§ What you have to do
Pull out every line of the records below that contains the word "across", treating uppercase and lowercase letters as different.

§ Material to process

☆ ☆ ☆

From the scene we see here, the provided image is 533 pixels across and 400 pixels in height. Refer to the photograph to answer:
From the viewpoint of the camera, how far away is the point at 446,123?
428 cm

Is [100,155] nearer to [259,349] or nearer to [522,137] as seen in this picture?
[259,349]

☆ ☆ ☆

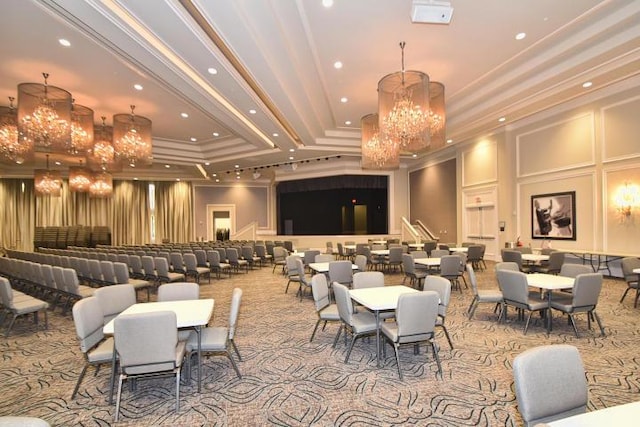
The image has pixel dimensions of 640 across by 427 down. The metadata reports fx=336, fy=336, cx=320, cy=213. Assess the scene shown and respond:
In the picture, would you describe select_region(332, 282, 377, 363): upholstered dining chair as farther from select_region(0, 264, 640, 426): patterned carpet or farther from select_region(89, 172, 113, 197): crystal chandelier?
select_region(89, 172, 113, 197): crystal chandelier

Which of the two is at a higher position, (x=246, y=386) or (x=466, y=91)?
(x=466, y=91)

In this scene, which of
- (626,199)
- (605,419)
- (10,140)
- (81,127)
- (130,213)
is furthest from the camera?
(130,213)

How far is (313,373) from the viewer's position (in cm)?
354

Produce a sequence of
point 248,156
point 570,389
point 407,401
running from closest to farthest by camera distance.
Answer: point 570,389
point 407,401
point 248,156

☆ ☆ ☆

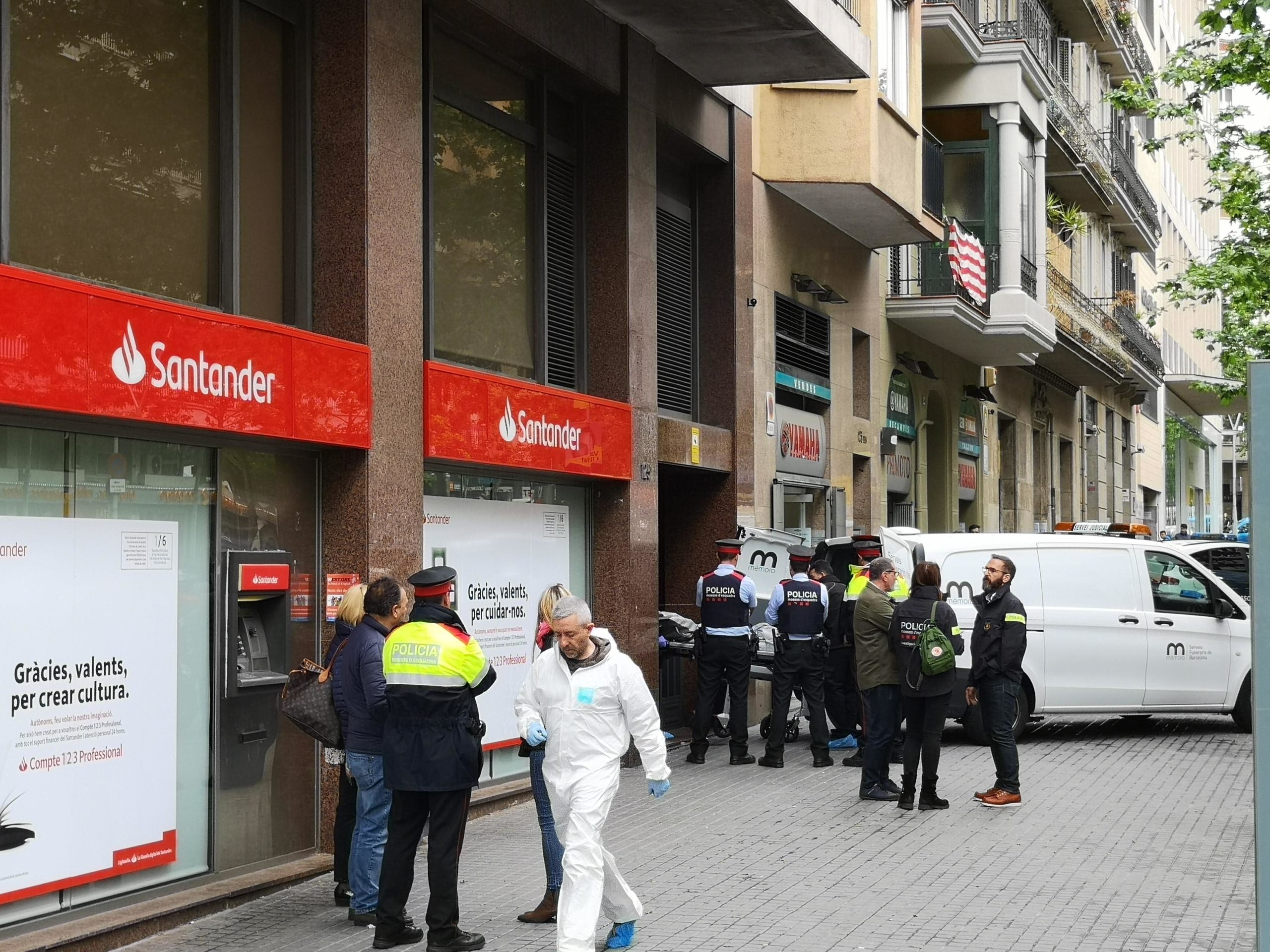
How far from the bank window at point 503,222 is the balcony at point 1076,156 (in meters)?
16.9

☆ ☆ ☆

§ Result of this exercise
From the scene we see here, the provided image is 533 pixels across and 400 pixels in height. Refer to the photograph to answer:
The image has pixel dimensions of 640 across by 427 down. The metadata reports fx=336, fy=336, cx=320, cy=213. Assess the scene shown and respond:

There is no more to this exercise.